WHAT YOU ARE ASKED TO DO – Rewrite everything from the line containing "In this picture, is" down to the end of the entries, swapping "further" for "farther" and leaving all else unchanged.

═════ INFORMATION GIVEN ═════

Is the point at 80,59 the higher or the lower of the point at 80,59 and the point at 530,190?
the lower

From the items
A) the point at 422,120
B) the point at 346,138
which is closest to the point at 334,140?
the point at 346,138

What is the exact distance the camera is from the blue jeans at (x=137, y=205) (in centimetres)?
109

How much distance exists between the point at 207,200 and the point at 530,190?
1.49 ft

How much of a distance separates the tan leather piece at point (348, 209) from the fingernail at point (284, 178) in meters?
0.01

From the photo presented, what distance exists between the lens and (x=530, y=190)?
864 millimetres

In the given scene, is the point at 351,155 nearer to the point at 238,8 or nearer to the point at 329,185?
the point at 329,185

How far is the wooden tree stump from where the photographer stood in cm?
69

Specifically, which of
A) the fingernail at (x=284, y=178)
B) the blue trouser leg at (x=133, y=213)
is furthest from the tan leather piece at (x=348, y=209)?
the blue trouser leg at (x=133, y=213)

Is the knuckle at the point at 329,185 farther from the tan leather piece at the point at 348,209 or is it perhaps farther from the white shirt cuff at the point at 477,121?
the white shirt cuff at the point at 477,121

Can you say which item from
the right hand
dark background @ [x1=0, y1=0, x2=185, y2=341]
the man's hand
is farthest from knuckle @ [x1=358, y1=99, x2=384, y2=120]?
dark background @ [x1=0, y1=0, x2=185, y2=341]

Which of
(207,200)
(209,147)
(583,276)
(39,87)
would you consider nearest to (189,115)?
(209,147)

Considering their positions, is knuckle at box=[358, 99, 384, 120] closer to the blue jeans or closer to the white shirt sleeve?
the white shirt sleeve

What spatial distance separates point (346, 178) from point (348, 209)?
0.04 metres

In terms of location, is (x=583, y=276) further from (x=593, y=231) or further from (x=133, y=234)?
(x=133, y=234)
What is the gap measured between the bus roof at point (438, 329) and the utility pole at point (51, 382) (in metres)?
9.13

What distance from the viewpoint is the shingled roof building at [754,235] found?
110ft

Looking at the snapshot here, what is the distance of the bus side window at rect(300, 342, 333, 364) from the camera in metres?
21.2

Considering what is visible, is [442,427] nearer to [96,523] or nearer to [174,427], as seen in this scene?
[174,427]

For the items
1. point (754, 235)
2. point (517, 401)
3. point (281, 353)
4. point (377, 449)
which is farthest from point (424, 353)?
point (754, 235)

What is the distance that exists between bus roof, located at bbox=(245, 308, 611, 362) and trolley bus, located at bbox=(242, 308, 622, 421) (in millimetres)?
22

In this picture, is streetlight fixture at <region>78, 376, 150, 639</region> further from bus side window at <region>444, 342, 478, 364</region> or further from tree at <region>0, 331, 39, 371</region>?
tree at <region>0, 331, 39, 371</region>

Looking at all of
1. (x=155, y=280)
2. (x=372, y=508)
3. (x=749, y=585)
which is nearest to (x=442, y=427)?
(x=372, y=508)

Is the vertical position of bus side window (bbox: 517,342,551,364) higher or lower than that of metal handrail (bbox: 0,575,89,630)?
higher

═════

SOLUTION FOR THIS PROBLEM –
In this picture, is streetlight fixture at <region>78, 376, 150, 639</region> farther from bus side window at <region>444, 342, 478, 364</region> or farther from tree at <region>0, 331, 39, 371</region>?
tree at <region>0, 331, 39, 371</region>

Looking at all of
1. (x=155, y=280)
2. (x=372, y=508)
3. (x=749, y=585)
which is nearest to (x=442, y=427)?
(x=372, y=508)

Is the vertical position of bus side window (bbox: 517,342,551,364) higher or lower than that of metal handrail (bbox: 0,575,89,630)?
higher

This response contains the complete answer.